[Start of RECORDS]

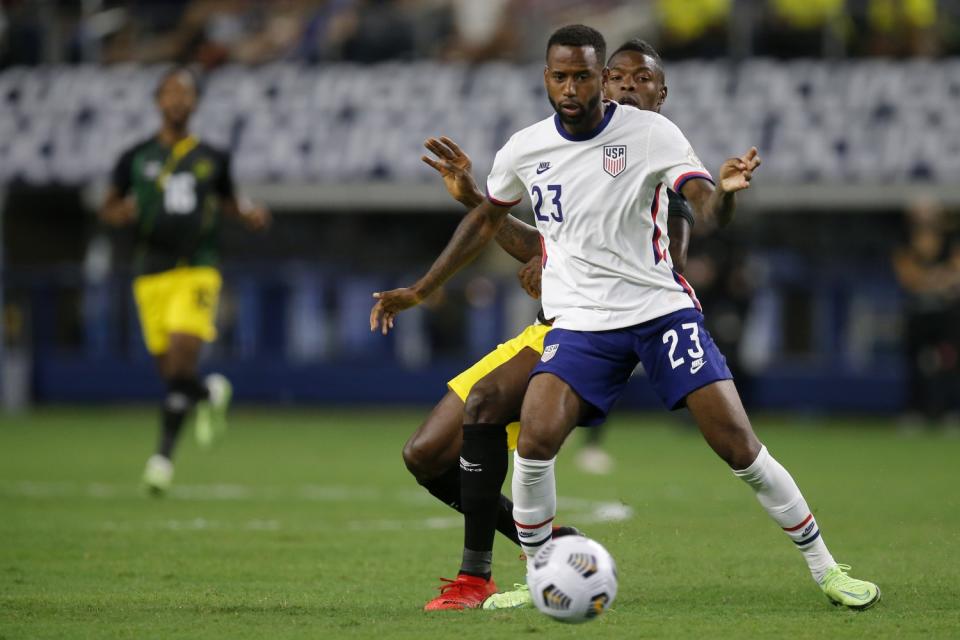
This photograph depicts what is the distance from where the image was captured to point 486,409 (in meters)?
6.75

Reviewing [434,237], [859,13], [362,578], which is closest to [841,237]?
[859,13]

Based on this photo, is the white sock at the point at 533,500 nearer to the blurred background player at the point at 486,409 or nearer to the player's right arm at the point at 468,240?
the blurred background player at the point at 486,409

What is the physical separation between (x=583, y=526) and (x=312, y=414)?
12.1 metres

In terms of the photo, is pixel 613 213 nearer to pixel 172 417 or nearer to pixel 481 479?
pixel 481 479

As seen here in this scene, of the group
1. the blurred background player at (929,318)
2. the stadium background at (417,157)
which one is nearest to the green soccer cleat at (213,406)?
the stadium background at (417,157)

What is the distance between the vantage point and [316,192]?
2103cm

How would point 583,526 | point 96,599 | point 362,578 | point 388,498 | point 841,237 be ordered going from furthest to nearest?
point 841,237 < point 388,498 < point 583,526 < point 362,578 < point 96,599

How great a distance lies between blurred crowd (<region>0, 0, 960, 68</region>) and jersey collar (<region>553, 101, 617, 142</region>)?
13762mm

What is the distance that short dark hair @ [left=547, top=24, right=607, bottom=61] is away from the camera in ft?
20.9

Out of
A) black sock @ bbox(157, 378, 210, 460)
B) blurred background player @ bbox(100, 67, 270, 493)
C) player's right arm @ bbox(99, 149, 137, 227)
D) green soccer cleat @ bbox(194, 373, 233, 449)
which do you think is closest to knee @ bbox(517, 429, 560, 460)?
black sock @ bbox(157, 378, 210, 460)

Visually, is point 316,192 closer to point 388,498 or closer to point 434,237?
point 434,237

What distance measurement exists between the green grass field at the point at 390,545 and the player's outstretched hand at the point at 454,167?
180 cm

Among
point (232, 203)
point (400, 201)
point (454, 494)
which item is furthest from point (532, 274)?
point (400, 201)

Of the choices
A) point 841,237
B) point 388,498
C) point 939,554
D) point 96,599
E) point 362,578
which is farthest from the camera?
point 841,237
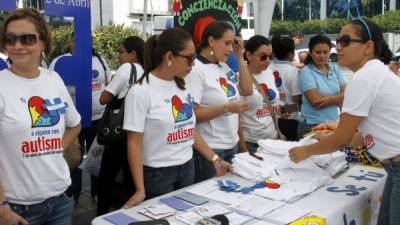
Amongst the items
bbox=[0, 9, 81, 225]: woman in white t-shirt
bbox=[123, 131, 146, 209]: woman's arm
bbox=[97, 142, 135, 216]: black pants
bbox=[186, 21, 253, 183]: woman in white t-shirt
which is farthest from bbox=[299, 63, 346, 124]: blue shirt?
bbox=[0, 9, 81, 225]: woman in white t-shirt

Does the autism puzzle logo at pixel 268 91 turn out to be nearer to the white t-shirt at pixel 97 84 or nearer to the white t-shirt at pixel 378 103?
the white t-shirt at pixel 378 103

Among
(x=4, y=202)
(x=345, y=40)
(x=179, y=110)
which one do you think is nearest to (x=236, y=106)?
(x=179, y=110)

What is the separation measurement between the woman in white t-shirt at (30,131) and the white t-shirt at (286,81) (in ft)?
7.79

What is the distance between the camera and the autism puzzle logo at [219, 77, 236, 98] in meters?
2.72

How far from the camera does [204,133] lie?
8.79 feet

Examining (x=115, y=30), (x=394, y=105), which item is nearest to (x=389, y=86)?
(x=394, y=105)

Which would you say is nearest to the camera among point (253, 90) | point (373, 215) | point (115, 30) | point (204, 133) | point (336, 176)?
point (373, 215)

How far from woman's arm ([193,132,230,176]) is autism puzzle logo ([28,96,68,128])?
86 centimetres

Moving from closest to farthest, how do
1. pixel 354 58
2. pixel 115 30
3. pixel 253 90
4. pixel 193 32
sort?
pixel 354 58 → pixel 253 90 → pixel 193 32 → pixel 115 30

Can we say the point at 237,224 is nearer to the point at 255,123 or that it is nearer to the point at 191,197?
the point at 191,197

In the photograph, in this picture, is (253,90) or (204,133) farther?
(253,90)

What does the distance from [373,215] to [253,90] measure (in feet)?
4.03

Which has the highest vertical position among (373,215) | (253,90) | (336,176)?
(253,90)

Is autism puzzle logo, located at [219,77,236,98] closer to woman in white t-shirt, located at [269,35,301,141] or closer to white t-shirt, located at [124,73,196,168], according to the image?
white t-shirt, located at [124,73,196,168]
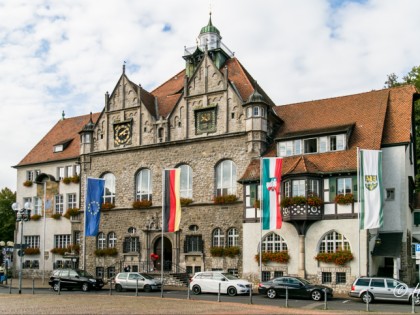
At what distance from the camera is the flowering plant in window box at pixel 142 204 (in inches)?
1763

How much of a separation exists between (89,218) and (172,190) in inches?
364

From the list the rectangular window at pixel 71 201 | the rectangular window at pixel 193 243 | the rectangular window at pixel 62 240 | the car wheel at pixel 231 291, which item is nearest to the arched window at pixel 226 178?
the rectangular window at pixel 193 243

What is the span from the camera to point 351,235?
35.8m

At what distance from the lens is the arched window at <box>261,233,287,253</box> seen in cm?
3847

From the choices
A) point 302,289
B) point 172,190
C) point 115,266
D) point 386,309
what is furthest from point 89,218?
point 386,309

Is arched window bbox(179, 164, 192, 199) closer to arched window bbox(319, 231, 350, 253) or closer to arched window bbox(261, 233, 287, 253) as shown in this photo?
arched window bbox(261, 233, 287, 253)

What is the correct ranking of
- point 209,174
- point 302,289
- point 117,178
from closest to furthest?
point 302,289, point 209,174, point 117,178

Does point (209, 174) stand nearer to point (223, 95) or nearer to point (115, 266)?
point (223, 95)

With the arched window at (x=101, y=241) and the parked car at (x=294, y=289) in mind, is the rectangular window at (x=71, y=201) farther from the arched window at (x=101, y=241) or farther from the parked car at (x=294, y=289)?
the parked car at (x=294, y=289)

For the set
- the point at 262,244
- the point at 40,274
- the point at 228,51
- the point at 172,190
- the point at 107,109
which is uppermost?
the point at 228,51

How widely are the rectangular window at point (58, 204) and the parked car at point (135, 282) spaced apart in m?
17.4

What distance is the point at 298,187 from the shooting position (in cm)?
3750

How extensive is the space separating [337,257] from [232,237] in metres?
8.06

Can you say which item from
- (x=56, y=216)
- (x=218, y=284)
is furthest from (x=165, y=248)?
(x=218, y=284)
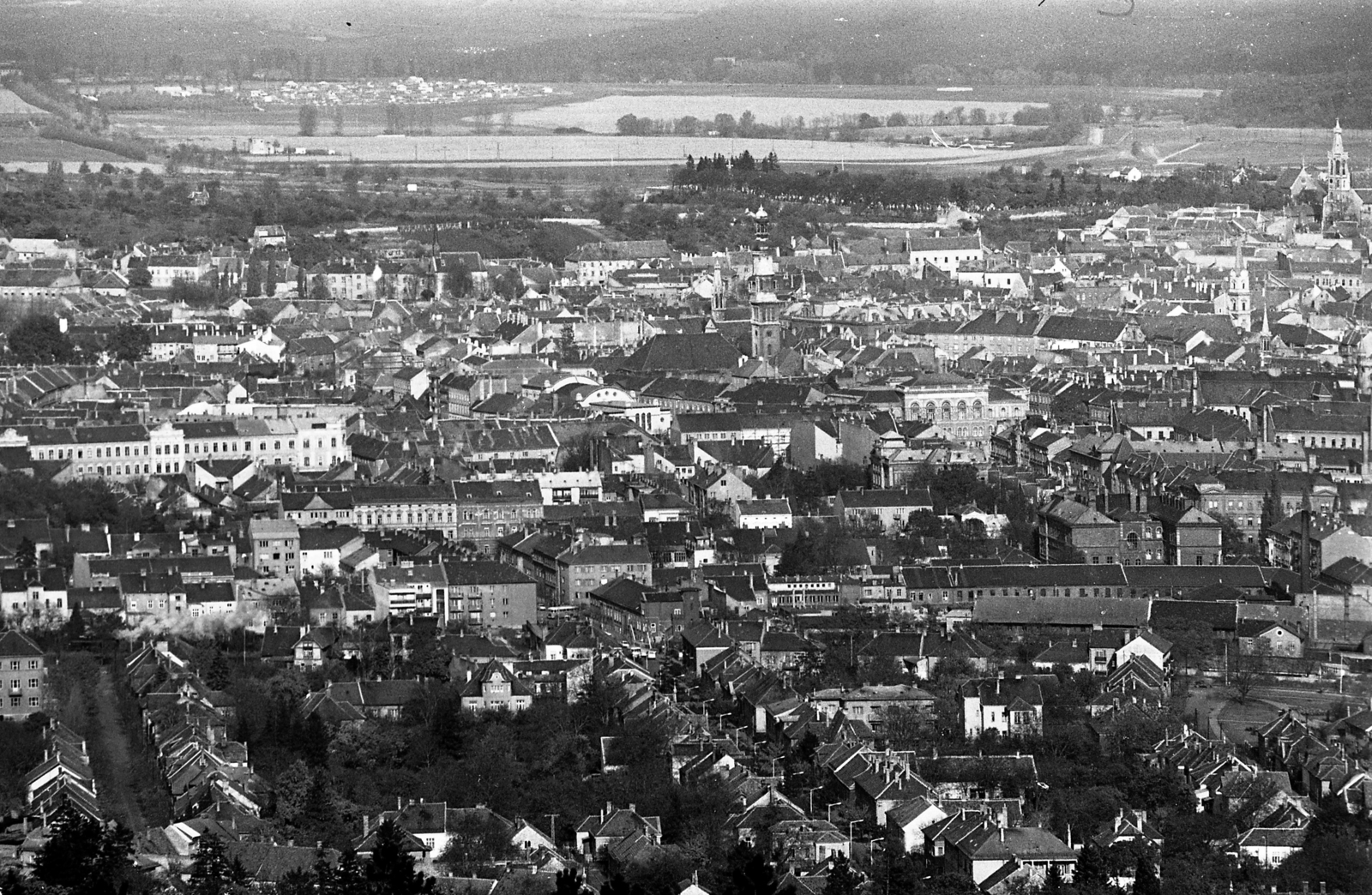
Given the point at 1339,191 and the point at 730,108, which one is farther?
the point at 730,108

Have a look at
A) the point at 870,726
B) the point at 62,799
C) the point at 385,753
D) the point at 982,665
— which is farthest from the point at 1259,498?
the point at 62,799

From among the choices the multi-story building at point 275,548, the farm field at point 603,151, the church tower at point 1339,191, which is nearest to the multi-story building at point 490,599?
the multi-story building at point 275,548

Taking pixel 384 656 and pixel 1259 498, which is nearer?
pixel 384 656

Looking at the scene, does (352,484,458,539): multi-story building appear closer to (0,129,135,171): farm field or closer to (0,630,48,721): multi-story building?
(0,630,48,721): multi-story building

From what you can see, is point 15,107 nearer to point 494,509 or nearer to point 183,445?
point 183,445

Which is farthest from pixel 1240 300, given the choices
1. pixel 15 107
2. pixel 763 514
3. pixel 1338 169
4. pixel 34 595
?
pixel 15 107

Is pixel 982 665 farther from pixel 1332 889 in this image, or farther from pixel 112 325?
pixel 112 325

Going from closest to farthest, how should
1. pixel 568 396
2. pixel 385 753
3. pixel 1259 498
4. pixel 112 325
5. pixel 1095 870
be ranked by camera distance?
pixel 1095 870 → pixel 385 753 → pixel 1259 498 → pixel 568 396 → pixel 112 325

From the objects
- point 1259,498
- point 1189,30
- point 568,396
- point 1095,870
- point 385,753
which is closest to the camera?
point 1095,870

[End of RECORDS]

Copy every item above word for word, including its answer, and leave out the pictures.

This photograph depicts what is the distance from where the image was captured to point 486,409 (in meters)?
6.75

Reviewing [434,237], [859,13], [362,578], which is closest to [841,237]?
[859,13]

Based on this photo, is the white sock at the point at 533,500 nearer to the blurred background player at the point at 486,409 or nearer to the player's right arm at the point at 468,240?
the blurred background player at the point at 486,409

What is the physical separation between (x=583, y=526) and (x=312, y=414)?
12.1 metres

In terms of the photo, is pixel 613 213 nearer to pixel 172 417 or nearer to pixel 481 479?
pixel 481 479

As seen here in this scene, of the group
1. the blurred background player at (929,318)
2. the stadium background at (417,157)
which one is nearest to the green soccer cleat at (213,406)?
the stadium background at (417,157)

What is the distance between the vantage point and [316,192]?
2103cm

How would point 583,526 | point 96,599 | point 362,578 | point 388,498 | point 841,237 be ordered going from furthest to nearest?
point 841,237 < point 388,498 < point 583,526 < point 362,578 < point 96,599

How great a distance lies between blurred crowd (<region>0, 0, 960, 68</region>) and jersey collar (<region>553, 101, 617, 142</region>)?
13762mm

What is the distance that short dark hair @ [left=547, top=24, right=607, bottom=61] is away from the camera in ft?
20.9

Out of
A) black sock @ bbox(157, 378, 210, 460)
B) blurred background player @ bbox(100, 67, 270, 493)
C) player's right arm @ bbox(99, 149, 137, 227)
D) green soccer cleat @ bbox(194, 373, 233, 449)
which do you think is closest to knee @ bbox(517, 429, 560, 460)?
black sock @ bbox(157, 378, 210, 460)

Visually, is point 316,192 closer to point 388,498 or closer to point 434,237?
point 434,237

What distance measurement exists between the green grass field at the point at 390,545 and the player's outstretched hand at the point at 454,167?
180 cm

Among
point (232, 203)
point (400, 201)
point (454, 494)
which item is furthest from point (532, 274)?
point (400, 201)

Of the choices
A) point 841,237
B) point 388,498
C) point 939,554
D) point 96,599
E) point 362,578
which is farthest from the camera?
point 841,237
Amongst the items
bbox=[0, 9, 81, 225]: woman in white t-shirt
bbox=[123, 131, 146, 209]: woman's arm
bbox=[97, 142, 135, 216]: black pants
bbox=[186, 21, 253, 183]: woman in white t-shirt
which is farthest from bbox=[299, 63, 346, 124]: blue shirt?
bbox=[0, 9, 81, 225]: woman in white t-shirt

Does the autism puzzle logo at pixel 268 91 turn out to be nearer to the white t-shirt at pixel 97 84 or nearer to the white t-shirt at pixel 378 103?
the white t-shirt at pixel 378 103

Among
(x=4, y=202)
(x=345, y=40)
(x=179, y=110)
which one do you think is nearest to (x=236, y=106)?
(x=179, y=110)

What is the separation measurement between the woman in white t-shirt at (30,131) and the white t-shirt at (286,81) (in ft)?
7.79

What is the distance between the camera and the autism puzzle logo at [219, 77, 236, 98] in meters?
2.72

How far from the camera does [204,133] lie?
8.79 feet

Examining (x=115, y=30), (x=394, y=105), which item is nearest to (x=389, y=86)?
(x=394, y=105)

Which would you say is nearest to the camera among point (253, 90) | point (373, 215) | point (115, 30) | point (204, 133) | point (336, 176)?
point (373, 215)

How far from woman's arm ([193,132,230,176]) is autism puzzle logo ([28,96,68,128])?
86 centimetres

Moving from closest to farthest, how do
1. pixel 354 58
2. pixel 115 30
3. pixel 253 90
4. pixel 193 32
sort?
pixel 354 58 → pixel 253 90 → pixel 193 32 → pixel 115 30

Can we say the point at 237,224 is nearer to the point at 255,123 or that it is nearer to the point at 191,197?
the point at 191,197

In the photograph, in this picture, is (253,90) or (204,133) farther?
(253,90)

What does the distance from [373,215] to [253,90] measure (in feet)?
4.03

Which has the highest vertical position among (373,215) | (253,90) | (336,176)?
(253,90)

Is autism puzzle logo, located at [219,77,236,98] closer to woman in white t-shirt, located at [269,35,301,141] or closer to white t-shirt, located at [124,73,196,168], according to the image?
white t-shirt, located at [124,73,196,168]
At what distance from the camera is the flowering plant in window box at pixel 142 204 (in inches)?
1763

How much of a separation exists between (89,218) and (172,190) in inches?
364

From the list the rectangular window at pixel 71 201 | the rectangular window at pixel 193 243 | the rectangular window at pixel 62 240 | the car wheel at pixel 231 291, which item is nearest to the arched window at pixel 226 178?
the rectangular window at pixel 193 243

What is the span from the camera to point 351,235?
35.8m

At what distance from the lens is the arched window at <box>261,233,287,253</box> seen in cm?
3847

From the choices
A) point 302,289
B) point 172,190
C) point 115,266
D) point 386,309
what is furthest from point 89,218?
point 386,309

Is arched window bbox(179, 164, 192, 199) closer to arched window bbox(319, 231, 350, 253) or closer to arched window bbox(261, 233, 287, 253) as shown in this photo?
arched window bbox(261, 233, 287, 253)

What is the correct ranking of
- point 209,174
- point 302,289
- point 117,178
from closest to furthest?
point 302,289, point 209,174, point 117,178

Does point (209, 174) stand nearer to point (223, 95) or nearer to point (115, 266)?
point (223, 95)

With the arched window at (x=101, y=241) and the parked car at (x=294, y=289) in mind, is the rectangular window at (x=71, y=201) farther from the arched window at (x=101, y=241) or farther from the parked car at (x=294, y=289)?
the parked car at (x=294, y=289)

For the set
- the point at 262,244
- the point at 40,274
- the point at 228,51
- the point at 172,190
- the point at 107,109
which is uppermost?
the point at 228,51

How widely are the rectangular window at point (58, 204) and the parked car at point (135, 282) spaced apart in m?
17.4

What distance is the point at 298,187 from the shooting position (in cm)?
3750

How extensive is the space separating [337,257] from [232,237] in metres?
8.06

Can you say which item from
- (x=56, y=216)
- (x=218, y=284)
is furthest from (x=165, y=248)?
(x=218, y=284)
Given the point at 1339,191 and the point at 730,108, which one is farther?
the point at 730,108

Have a look at
A) the point at 870,726
B) the point at 62,799
C) the point at 385,753
D) the point at 982,665
— which is farthest from the point at 1259,498?
the point at 62,799

From among the choices the multi-story building at point 275,548, the farm field at point 603,151, the church tower at point 1339,191, which is nearest to the multi-story building at point 490,599?
the multi-story building at point 275,548

Taking pixel 384 656 and pixel 1259 498, which is nearer?
pixel 384 656

Looking at the scene, does (352,484,458,539): multi-story building appear closer to (0,129,135,171): farm field or closer to (0,630,48,721): multi-story building?
(0,630,48,721): multi-story building

From what you can see, is point 15,107 nearer to point 494,509 or nearer to point 183,445?
point 183,445

Which is farthest from pixel 1240 300, given the choices
1. pixel 15 107
2. pixel 763 514
3. pixel 1338 169
4. pixel 34 595
?
pixel 15 107

Is pixel 982 665 farther from pixel 1332 889 in this image, or farther from pixel 112 325?
pixel 112 325

Going from closest to farthest, how should
1. pixel 568 396
2. pixel 385 753
3. pixel 1259 498
4. pixel 112 325
5. pixel 1095 870
be ranked by camera distance?
pixel 1095 870 → pixel 385 753 → pixel 1259 498 → pixel 568 396 → pixel 112 325

From the objects
- point 1259,498
- point 1189,30
- point 568,396
- point 1095,870
- point 385,753
which is closest to the camera?
point 1095,870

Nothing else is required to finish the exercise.